> [WHAT TO WORK ON]:
[1] Can you write out the passage of the Vermont legislative session report from "(Kinzel) Just after" up to and including "filled the building.", with no changes?
[2] Could you turn the paragraph of the Vermont legislative session report that begins "Shumlin identified global warming" into a short list that keeps its main facts?
───── SOURCE EXTRACT ─────
Legislative leaders say property tax reform, global warming, and extending high speed Internet access throughout the state are some of their top priorities for the coming months.

VPR’s Bob Kinzel reports:

(Deb Markowitz) “The House will please to come to order. Thank you.”

(Kinzel) Just after ten in the morning, Secretary of State Deb Markowitz formally opened the new legislative session.

The Statehouse was packed with family members and friends of lawmakers and a festive atmosphere filled the building.

Democrat Gaye Symington was unanimously re-elected to a second term as House Speaker because the Democrats enjoy a large majority in the chamber. Markowitz administered the oath of office to Symington:

(Markowitz) “That I will support the Constitution of the United States.”
(Symington) “That I will support the Constitution of the United States.”
(Markowitz) “So help me God.”
(Symington) “So help me God.”
(Markowitz) “Congratulations!”
(Syumington) “Thank you.”


(Kinzel) Symington said she wants the House to examine issues such as property tax reform with a long term, comprehensive approach:

(Symington) “Are we looking for transient fixes that will play well for an election season or are we taking a more fundamental look at what we ask of our public schools, how we deliver those services and whether we could do that more effectively and whether we can lower Vermont’s reliance of property as a measure of wealth in paying for schools?”

(Kinzel) Symington says this deliberate approach should also be used on other key issues:

(Symington) “As we consider how best to provide safe communities, do our actions provide only perceived incremental safety today or are we making investments that lower the rate of increase in crime and the rate of increase in the cost of our corrections system?”

(Kinzel) Over in the Senate, Windham senator Peter Shumlin was elected as the president of the chamber. It’s a position that Shumlin held between 1997 and 2002.

Shumlin identified global warming as the top issue facing lawmakers. He wants Vermont to develop more renewable energy sources and he’s hoping to attract new high tech environmental companies to Vermont.

He also thinks it’s critical to expand high speed Internet access to every part of Vermont.

(Shumlin) “We all need to work together this session, in this biennium, to insist that we put together an implementation plan for high speed Internet access for every hill and every valley every main road and every back road rich and poor old and young.”

(Kinzel) Shumlin also says lawmakers have limited options in dealing with property tax reform this year.

(Shumlin) “I caution all of us not to over promise our constituents a quick and happy solution. For as long as school funding formulas have been recommended by the governor and passed by the Legislature, money has been raised by taxing some Vermonters and the proceeds have been handed out to other Vermonters. Unfortunately we do not have that option this time.”

(Kinzel) Both the House and Senate Education committees are expected to spend the first month of the session examining the specific factors that have led to higher school budgets in recent years.
───── STORED DATA ─────
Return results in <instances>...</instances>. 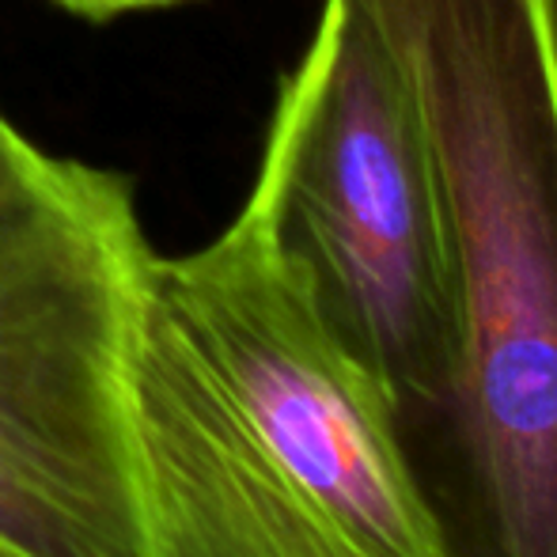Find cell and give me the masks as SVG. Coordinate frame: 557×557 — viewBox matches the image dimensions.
I'll return each mask as SVG.
<instances>
[{"instance_id": "cell-3", "label": "cell", "mask_w": 557, "mask_h": 557, "mask_svg": "<svg viewBox=\"0 0 557 557\" xmlns=\"http://www.w3.org/2000/svg\"><path fill=\"white\" fill-rule=\"evenodd\" d=\"M152 247L133 186L50 156L0 198V543L145 557L125 364Z\"/></svg>"}, {"instance_id": "cell-4", "label": "cell", "mask_w": 557, "mask_h": 557, "mask_svg": "<svg viewBox=\"0 0 557 557\" xmlns=\"http://www.w3.org/2000/svg\"><path fill=\"white\" fill-rule=\"evenodd\" d=\"M46 160H50V156L38 145H30V140L8 122V114L0 111V198L12 194L15 186H23L30 175H38Z\"/></svg>"}, {"instance_id": "cell-1", "label": "cell", "mask_w": 557, "mask_h": 557, "mask_svg": "<svg viewBox=\"0 0 557 557\" xmlns=\"http://www.w3.org/2000/svg\"><path fill=\"white\" fill-rule=\"evenodd\" d=\"M125 413L145 557H447L395 403L255 198L152 250Z\"/></svg>"}, {"instance_id": "cell-5", "label": "cell", "mask_w": 557, "mask_h": 557, "mask_svg": "<svg viewBox=\"0 0 557 557\" xmlns=\"http://www.w3.org/2000/svg\"><path fill=\"white\" fill-rule=\"evenodd\" d=\"M65 12H76L84 20H114V15L125 12H148V8H171L183 4V0H53Z\"/></svg>"}, {"instance_id": "cell-6", "label": "cell", "mask_w": 557, "mask_h": 557, "mask_svg": "<svg viewBox=\"0 0 557 557\" xmlns=\"http://www.w3.org/2000/svg\"><path fill=\"white\" fill-rule=\"evenodd\" d=\"M0 557H23V554H20V550H12V546L0 543Z\"/></svg>"}, {"instance_id": "cell-2", "label": "cell", "mask_w": 557, "mask_h": 557, "mask_svg": "<svg viewBox=\"0 0 557 557\" xmlns=\"http://www.w3.org/2000/svg\"><path fill=\"white\" fill-rule=\"evenodd\" d=\"M250 198L410 444L451 387L455 273L410 84L357 0H323L281 84Z\"/></svg>"}]
</instances>
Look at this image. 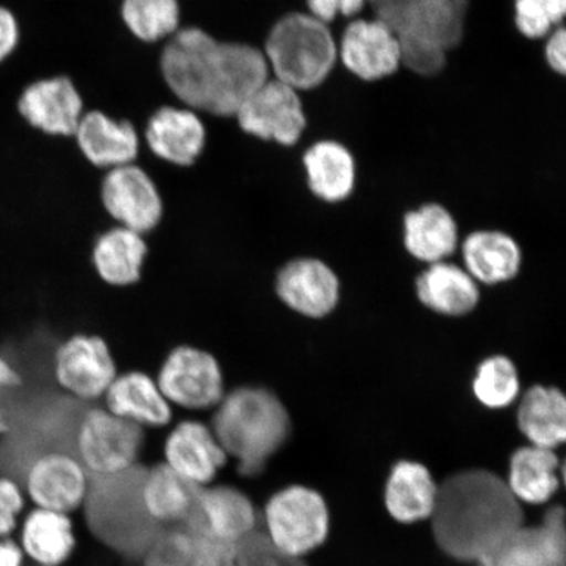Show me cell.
Returning <instances> with one entry per match:
<instances>
[{
	"label": "cell",
	"instance_id": "f6af8a7d",
	"mask_svg": "<svg viewBox=\"0 0 566 566\" xmlns=\"http://www.w3.org/2000/svg\"><path fill=\"white\" fill-rule=\"evenodd\" d=\"M24 554L19 544L7 537H0V566L23 565Z\"/></svg>",
	"mask_w": 566,
	"mask_h": 566
},
{
	"label": "cell",
	"instance_id": "8992f818",
	"mask_svg": "<svg viewBox=\"0 0 566 566\" xmlns=\"http://www.w3.org/2000/svg\"><path fill=\"white\" fill-rule=\"evenodd\" d=\"M261 531L282 555L304 558L321 547L329 533V512L321 493L290 485L266 501Z\"/></svg>",
	"mask_w": 566,
	"mask_h": 566
},
{
	"label": "cell",
	"instance_id": "2e32d148",
	"mask_svg": "<svg viewBox=\"0 0 566 566\" xmlns=\"http://www.w3.org/2000/svg\"><path fill=\"white\" fill-rule=\"evenodd\" d=\"M192 522L218 542L239 546L260 528V514L250 495L237 486L211 484L201 488Z\"/></svg>",
	"mask_w": 566,
	"mask_h": 566
},
{
	"label": "cell",
	"instance_id": "bcb514c9",
	"mask_svg": "<svg viewBox=\"0 0 566 566\" xmlns=\"http://www.w3.org/2000/svg\"><path fill=\"white\" fill-rule=\"evenodd\" d=\"M542 2L552 25H563L566 15V0H542Z\"/></svg>",
	"mask_w": 566,
	"mask_h": 566
},
{
	"label": "cell",
	"instance_id": "e0dca14e",
	"mask_svg": "<svg viewBox=\"0 0 566 566\" xmlns=\"http://www.w3.org/2000/svg\"><path fill=\"white\" fill-rule=\"evenodd\" d=\"M301 166L304 187L316 200L339 203L357 187L358 167L350 148L337 139L302 142Z\"/></svg>",
	"mask_w": 566,
	"mask_h": 566
},
{
	"label": "cell",
	"instance_id": "4fadbf2b",
	"mask_svg": "<svg viewBox=\"0 0 566 566\" xmlns=\"http://www.w3.org/2000/svg\"><path fill=\"white\" fill-rule=\"evenodd\" d=\"M15 108L27 126L51 138H73L86 112L80 91L65 75L28 84L20 92Z\"/></svg>",
	"mask_w": 566,
	"mask_h": 566
},
{
	"label": "cell",
	"instance_id": "7402d4cb",
	"mask_svg": "<svg viewBox=\"0 0 566 566\" xmlns=\"http://www.w3.org/2000/svg\"><path fill=\"white\" fill-rule=\"evenodd\" d=\"M237 551L187 522L160 530L140 560L144 566H237Z\"/></svg>",
	"mask_w": 566,
	"mask_h": 566
},
{
	"label": "cell",
	"instance_id": "9c48e42d",
	"mask_svg": "<svg viewBox=\"0 0 566 566\" xmlns=\"http://www.w3.org/2000/svg\"><path fill=\"white\" fill-rule=\"evenodd\" d=\"M157 384L169 405L190 410L216 408L226 395L218 359L190 345L176 346L168 353Z\"/></svg>",
	"mask_w": 566,
	"mask_h": 566
},
{
	"label": "cell",
	"instance_id": "ab89813d",
	"mask_svg": "<svg viewBox=\"0 0 566 566\" xmlns=\"http://www.w3.org/2000/svg\"><path fill=\"white\" fill-rule=\"evenodd\" d=\"M304 11L325 24L337 18H357L365 10L367 0H303Z\"/></svg>",
	"mask_w": 566,
	"mask_h": 566
},
{
	"label": "cell",
	"instance_id": "cb8c5ba5",
	"mask_svg": "<svg viewBox=\"0 0 566 566\" xmlns=\"http://www.w3.org/2000/svg\"><path fill=\"white\" fill-rule=\"evenodd\" d=\"M470 7L471 0H416L398 35L450 53L462 44Z\"/></svg>",
	"mask_w": 566,
	"mask_h": 566
},
{
	"label": "cell",
	"instance_id": "ee69618b",
	"mask_svg": "<svg viewBox=\"0 0 566 566\" xmlns=\"http://www.w3.org/2000/svg\"><path fill=\"white\" fill-rule=\"evenodd\" d=\"M21 385V377L7 360L0 357V389L12 388ZM9 431V422H7L2 410H0V433Z\"/></svg>",
	"mask_w": 566,
	"mask_h": 566
},
{
	"label": "cell",
	"instance_id": "ac0fdd59",
	"mask_svg": "<svg viewBox=\"0 0 566 566\" xmlns=\"http://www.w3.org/2000/svg\"><path fill=\"white\" fill-rule=\"evenodd\" d=\"M229 457L209 424L186 420L169 431L165 442V463L177 475L197 486L214 484Z\"/></svg>",
	"mask_w": 566,
	"mask_h": 566
},
{
	"label": "cell",
	"instance_id": "603a6c76",
	"mask_svg": "<svg viewBox=\"0 0 566 566\" xmlns=\"http://www.w3.org/2000/svg\"><path fill=\"white\" fill-rule=\"evenodd\" d=\"M201 488L177 475L165 463L148 467L140 485L145 512L160 530L184 525L192 518Z\"/></svg>",
	"mask_w": 566,
	"mask_h": 566
},
{
	"label": "cell",
	"instance_id": "9a60e30c",
	"mask_svg": "<svg viewBox=\"0 0 566 566\" xmlns=\"http://www.w3.org/2000/svg\"><path fill=\"white\" fill-rule=\"evenodd\" d=\"M142 144L166 165L187 168L200 159L207 145V126L200 113L182 105H165L148 117Z\"/></svg>",
	"mask_w": 566,
	"mask_h": 566
},
{
	"label": "cell",
	"instance_id": "ffe728a7",
	"mask_svg": "<svg viewBox=\"0 0 566 566\" xmlns=\"http://www.w3.org/2000/svg\"><path fill=\"white\" fill-rule=\"evenodd\" d=\"M275 293L295 313L321 318L337 306L339 282L336 273L323 261L300 258L281 269L275 279Z\"/></svg>",
	"mask_w": 566,
	"mask_h": 566
},
{
	"label": "cell",
	"instance_id": "52a82bcc",
	"mask_svg": "<svg viewBox=\"0 0 566 566\" xmlns=\"http://www.w3.org/2000/svg\"><path fill=\"white\" fill-rule=\"evenodd\" d=\"M145 442V429L139 424L94 408L77 422L75 457L91 478L122 475L139 465Z\"/></svg>",
	"mask_w": 566,
	"mask_h": 566
},
{
	"label": "cell",
	"instance_id": "83f0119b",
	"mask_svg": "<svg viewBox=\"0 0 566 566\" xmlns=\"http://www.w3.org/2000/svg\"><path fill=\"white\" fill-rule=\"evenodd\" d=\"M416 290L424 307L444 316L470 314L480 301L478 282L448 261L430 264L417 279Z\"/></svg>",
	"mask_w": 566,
	"mask_h": 566
},
{
	"label": "cell",
	"instance_id": "1f68e13d",
	"mask_svg": "<svg viewBox=\"0 0 566 566\" xmlns=\"http://www.w3.org/2000/svg\"><path fill=\"white\" fill-rule=\"evenodd\" d=\"M76 536L67 514L35 507L21 531V551L40 566H61L73 556Z\"/></svg>",
	"mask_w": 566,
	"mask_h": 566
},
{
	"label": "cell",
	"instance_id": "3957f363",
	"mask_svg": "<svg viewBox=\"0 0 566 566\" xmlns=\"http://www.w3.org/2000/svg\"><path fill=\"white\" fill-rule=\"evenodd\" d=\"M210 428L240 475H261L292 433L285 406L271 389L243 386L226 394Z\"/></svg>",
	"mask_w": 566,
	"mask_h": 566
},
{
	"label": "cell",
	"instance_id": "7c38bea8",
	"mask_svg": "<svg viewBox=\"0 0 566 566\" xmlns=\"http://www.w3.org/2000/svg\"><path fill=\"white\" fill-rule=\"evenodd\" d=\"M338 62L365 83L388 80L401 69L398 33L378 19H353L337 41Z\"/></svg>",
	"mask_w": 566,
	"mask_h": 566
},
{
	"label": "cell",
	"instance_id": "60d3db41",
	"mask_svg": "<svg viewBox=\"0 0 566 566\" xmlns=\"http://www.w3.org/2000/svg\"><path fill=\"white\" fill-rule=\"evenodd\" d=\"M21 41L19 20L9 7L0 4V65L17 53Z\"/></svg>",
	"mask_w": 566,
	"mask_h": 566
},
{
	"label": "cell",
	"instance_id": "4dcf8cb0",
	"mask_svg": "<svg viewBox=\"0 0 566 566\" xmlns=\"http://www.w3.org/2000/svg\"><path fill=\"white\" fill-rule=\"evenodd\" d=\"M518 428L530 444L555 450L566 438V400L556 387L533 386L523 395Z\"/></svg>",
	"mask_w": 566,
	"mask_h": 566
},
{
	"label": "cell",
	"instance_id": "6da1fadb",
	"mask_svg": "<svg viewBox=\"0 0 566 566\" xmlns=\"http://www.w3.org/2000/svg\"><path fill=\"white\" fill-rule=\"evenodd\" d=\"M160 71L177 104L219 118L235 117L272 77L263 49L218 41L196 27L163 42Z\"/></svg>",
	"mask_w": 566,
	"mask_h": 566
},
{
	"label": "cell",
	"instance_id": "7dc6e473",
	"mask_svg": "<svg viewBox=\"0 0 566 566\" xmlns=\"http://www.w3.org/2000/svg\"><path fill=\"white\" fill-rule=\"evenodd\" d=\"M40 566V565H39Z\"/></svg>",
	"mask_w": 566,
	"mask_h": 566
},
{
	"label": "cell",
	"instance_id": "836d02e7",
	"mask_svg": "<svg viewBox=\"0 0 566 566\" xmlns=\"http://www.w3.org/2000/svg\"><path fill=\"white\" fill-rule=\"evenodd\" d=\"M119 15L126 30L144 44H161L181 28L179 0H123Z\"/></svg>",
	"mask_w": 566,
	"mask_h": 566
},
{
	"label": "cell",
	"instance_id": "277c9868",
	"mask_svg": "<svg viewBox=\"0 0 566 566\" xmlns=\"http://www.w3.org/2000/svg\"><path fill=\"white\" fill-rule=\"evenodd\" d=\"M261 49L272 77L302 95L324 86L338 63L334 32L304 10L287 12L275 21Z\"/></svg>",
	"mask_w": 566,
	"mask_h": 566
},
{
	"label": "cell",
	"instance_id": "d590c367",
	"mask_svg": "<svg viewBox=\"0 0 566 566\" xmlns=\"http://www.w3.org/2000/svg\"><path fill=\"white\" fill-rule=\"evenodd\" d=\"M401 67L423 80L440 76L448 67L449 53L442 49L412 39L399 38Z\"/></svg>",
	"mask_w": 566,
	"mask_h": 566
},
{
	"label": "cell",
	"instance_id": "ba28073f",
	"mask_svg": "<svg viewBox=\"0 0 566 566\" xmlns=\"http://www.w3.org/2000/svg\"><path fill=\"white\" fill-rule=\"evenodd\" d=\"M233 118L247 136L282 148L298 147L310 126L301 92L274 77L248 97Z\"/></svg>",
	"mask_w": 566,
	"mask_h": 566
},
{
	"label": "cell",
	"instance_id": "44dd1931",
	"mask_svg": "<svg viewBox=\"0 0 566 566\" xmlns=\"http://www.w3.org/2000/svg\"><path fill=\"white\" fill-rule=\"evenodd\" d=\"M73 138L83 158L103 172L136 163L142 147L136 126L96 109L84 112Z\"/></svg>",
	"mask_w": 566,
	"mask_h": 566
},
{
	"label": "cell",
	"instance_id": "7bdbcfd3",
	"mask_svg": "<svg viewBox=\"0 0 566 566\" xmlns=\"http://www.w3.org/2000/svg\"><path fill=\"white\" fill-rule=\"evenodd\" d=\"M544 61L552 73L558 76L566 74V31L564 25L554 28L544 44Z\"/></svg>",
	"mask_w": 566,
	"mask_h": 566
},
{
	"label": "cell",
	"instance_id": "74e56055",
	"mask_svg": "<svg viewBox=\"0 0 566 566\" xmlns=\"http://www.w3.org/2000/svg\"><path fill=\"white\" fill-rule=\"evenodd\" d=\"M516 31L530 41L546 39L554 31L542 0H514Z\"/></svg>",
	"mask_w": 566,
	"mask_h": 566
},
{
	"label": "cell",
	"instance_id": "5bb4252c",
	"mask_svg": "<svg viewBox=\"0 0 566 566\" xmlns=\"http://www.w3.org/2000/svg\"><path fill=\"white\" fill-rule=\"evenodd\" d=\"M59 385L75 399L103 398L117 377V366L108 344L101 336L74 335L60 345L54 357Z\"/></svg>",
	"mask_w": 566,
	"mask_h": 566
},
{
	"label": "cell",
	"instance_id": "8d00e7d4",
	"mask_svg": "<svg viewBox=\"0 0 566 566\" xmlns=\"http://www.w3.org/2000/svg\"><path fill=\"white\" fill-rule=\"evenodd\" d=\"M237 566H308L304 558L282 555L260 528L239 544Z\"/></svg>",
	"mask_w": 566,
	"mask_h": 566
},
{
	"label": "cell",
	"instance_id": "b9f144b4",
	"mask_svg": "<svg viewBox=\"0 0 566 566\" xmlns=\"http://www.w3.org/2000/svg\"><path fill=\"white\" fill-rule=\"evenodd\" d=\"M416 0H367V6L374 12V18L384 21L396 33L399 32L409 7Z\"/></svg>",
	"mask_w": 566,
	"mask_h": 566
},
{
	"label": "cell",
	"instance_id": "7a4b0ae2",
	"mask_svg": "<svg viewBox=\"0 0 566 566\" xmlns=\"http://www.w3.org/2000/svg\"><path fill=\"white\" fill-rule=\"evenodd\" d=\"M431 528L437 546L458 562L478 565L525 525L521 502L494 472L455 473L438 486Z\"/></svg>",
	"mask_w": 566,
	"mask_h": 566
},
{
	"label": "cell",
	"instance_id": "5b68a950",
	"mask_svg": "<svg viewBox=\"0 0 566 566\" xmlns=\"http://www.w3.org/2000/svg\"><path fill=\"white\" fill-rule=\"evenodd\" d=\"M145 467L122 475L91 478L82 507L92 535L126 557H144L160 528L148 518L140 500Z\"/></svg>",
	"mask_w": 566,
	"mask_h": 566
},
{
	"label": "cell",
	"instance_id": "d4e9b609",
	"mask_svg": "<svg viewBox=\"0 0 566 566\" xmlns=\"http://www.w3.org/2000/svg\"><path fill=\"white\" fill-rule=\"evenodd\" d=\"M105 409L142 428H163L172 420V406L157 380L142 371L117 375L104 395Z\"/></svg>",
	"mask_w": 566,
	"mask_h": 566
},
{
	"label": "cell",
	"instance_id": "d6986e66",
	"mask_svg": "<svg viewBox=\"0 0 566 566\" xmlns=\"http://www.w3.org/2000/svg\"><path fill=\"white\" fill-rule=\"evenodd\" d=\"M479 566H566L565 513L551 507L539 525H523Z\"/></svg>",
	"mask_w": 566,
	"mask_h": 566
},
{
	"label": "cell",
	"instance_id": "d6a6232c",
	"mask_svg": "<svg viewBox=\"0 0 566 566\" xmlns=\"http://www.w3.org/2000/svg\"><path fill=\"white\" fill-rule=\"evenodd\" d=\"M558 472L560 460L555 450L530 444L514 452L506 484L521 504L539 505L549 501L560 486Z\"/></svg>",
	"mask_w": 566,
	"mask_h": 566
},
{
	"label": "cell",
	"instance_id": "30bf717a",
	"mask_svg": "<svg viewBox=\"0 0 566 566\" xmlns=\"http://www.w3.org/2000/svg\"><path fill=\"white\" fill-rule=\"evenodd\" d=\"M101 202L113 224L148 237L165 217L157 182L137 163L109 169L101 182Z\"/></svg>",
	"mask_w": 566,
	"mask_h": 566
},
{
	"label": "cell",
	"instance_id": "f35d334b",
	"mask_svg": "<svg viewBox=\"0 0 566 566\" xmlns=\"http://www.w3.org/2000/svg\"><path fill=\"white\" fill-rule=\"evenodd\" d=\"M24 507L23 490L15 480L0 476V537L13 533Z\"/></svg>",
	"mask_w": 566,
	"mask_h": 566
},
{
	"label": "cell",
	"instance_id": "484cf974",
	"mask_svg": "<svg viewBox=\"0 0 566 566\" xmlns=\"http://www.w3.org/2000/svg\"><path fill=\"white\" fill-rule=\"evenodd\" d=\"M150 252L147 237L113 224L98 232L92 243L91 259L95 271L111 286L136 285Z\"/></svg>",
	"mask_w": 566,
	"mask_h": 566
},
{
	"label": "cell",
	"instance_id": "e575fe53",
	"mask_svg": "<svg viewBox=\"0 0 566 566\" xmlns=\"http://www.w3.org/2000/svg\"><path fill=\"white\" fill-rule=\"evenodd\" d=\"M472 388L476 399L486 408H506L520 395L518 370L513 360L505 356L486 358L478 367Z\"/></svg>",
	"mask_w": 566,
	"mask_h": 566
},
{
	"label": "cell",
	"instance_id": "4316f807",
	"mask_svg": "<svg viewBox=\"0 0 566 566\" xmlns=\"http://www.w3.org/2000/svg\"><path fill=\"white\" fill-rule=\"evenodd\" d=\"M402 226L407 251L423 263H441L457 251L458 224L454 216L442 203L428 202L409 210L402 219Z\"/></svg>",
	"mask_w": 566,
	"mask_h": 566
},
{
	"label": "cell",
	"instance_id": "f1b7e54d",
	"mask_svg": "<svg viewBox=\"0 0 566 566\" xmlns=\"http://www.w3.org/2000/svg\"><path fill=\"white\" fill-rule=\"evenodd\" d=\"M438 485L421 463L401 460L394 465L386 485V507L392 518L415 523L430 518L437 504Z\"/></svg>",
	"mask_w": 566,
	"mask_h": 566
},
{
	"label": "cell",
	"instance_id": "8fae6325",
	"mask_svg": "<svg viewBox=\"0 0 566 566\" xmlns=\"http://www.w3.org/2000/svg\"><path fill=\"white\" fill-rule=\"evenodd\" d=\"M21 484L35 507L71 515L82 511L91 476L73 452H41L28 464Z\"/></svg>",
	"mask_w": 566,
	"mask_h": 566
},
{
	"label": "cell",
	"instance_id": "f546056e",
	"mask_svg": "<svg viewBox=\"0 0 566 566\" xmlns=\"http://www.w3.org/2000/svg\"><path fill=\"white\" fill-rule=\"evenodd\" d=\"M465 271L485 285L511 281L520 272L522 252L507 233L495 230L471 232L462 245Z\"/></svg>",
	"mask_w": 566,
	"mask_h": 566
}]
</instances>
─────
> [ANSWERS TO THE TASKS]:
[1]
(Kinzel) Just after ten in the morning, Secretary of State Deb Markowitz formally opened the new legislative session.

The Statehouse was packed with family members and friends of lawmakers and a festive atmosphere filled the building.

[2]
- Shumlin named global warming as the top issue facing lawmakers.
- He wants Vermont to develop more renewable energy sources.
- He hopes to attract new high tech environmental companies to Vermont.